How I Vibe Coded My Entire SaaS — Step by Step

Two years ago, my most technical skill was a nested IF formula in Google Sheets. Today I have built three production SaaS products using vibe coding. Not prototypes. Not demos. Production software that handles real users, processes real payments, and generates real revenue. I did this without knowing how to code, without a technical co-founder, and without raising a single euro in funding.

This is the case study nobody asked me to write, but the one I wish had existed when I started. Three products, end to end — how each was built, what it cost, what went wrong, and the honest numbers.

Product 1: Soulin Social — The Content Multiplier

What it does: Takes a single raw thought (50-150 words) and generates 35+ platform-ready posts in my voice. LinkedIn posts, tweets, tweet threads, Instagram captions, Substack intros, email snippets — all formatted for their respective platforms, all sounding like me.

Why I built it: I was spending 15-20 hours a week on content creation. I tried every repurposing tool on the market. They all produced generic output that sounded like AI — not like me. I needed a tool trained on my specific voice, my specific rhythms, my specific quirks (em dashes everywhere, no exclamation points on serious sentences, short-short-long-short sentence patterns).

Time to build: The first working version took one weekend. Getting it to production quality took two months of iteration.

The build process:

Week 1 was the core engine. I sat down with Claude Code and described the system: "I want to input a raw thought and get back formatted posts for LinkedIn, X, Instagram, Substack, and email. Each platform should have its own formatting rules. The voice should match samples I provide."

Claude built the initial pipeline — a Node.js application that takes input text, passes it through a series of AI prompts (one per platform), and outputs formatted content. The first version worked but the voice was terrible. Generic motivational content that could have been written by anyone. I described my voice in painstaking detail: the vocabulary I use, the sentence structures I prefer, the topics I avoid, specific examples from my actual writing. I pasted twenty of my best posts as reference material.

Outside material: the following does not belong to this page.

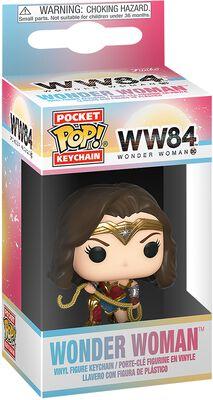 1984 - Wonder Woman with Lasso Pocket POP! Llavero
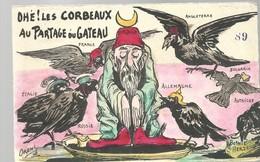 CPA - POLITIQUE SATIRIQUE - ORENS - LES CORBEAUX AU PARTAGE DU GATEAU - N°89 - NON ECRITE - SUPERBE - Sátiras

The voice improved dramatically. Not perfect — maybe 70% accurate. But the remaining 30% was the part I could edit quickly by hand. Good enough to ship.

Week 2-3 was the interface. I built a simple web front end with a text input, platform toggles, and a generate button. The output displayed in cards — one per platform — with copy buttons and character counts. Claude built the entire front end from my descriptions. I iterated on the design through conversation: "make the cards wider," "add a preview mode that shows how the post will look on LinkedIn," "the copy button should show a checkmark for two seconds after clicking."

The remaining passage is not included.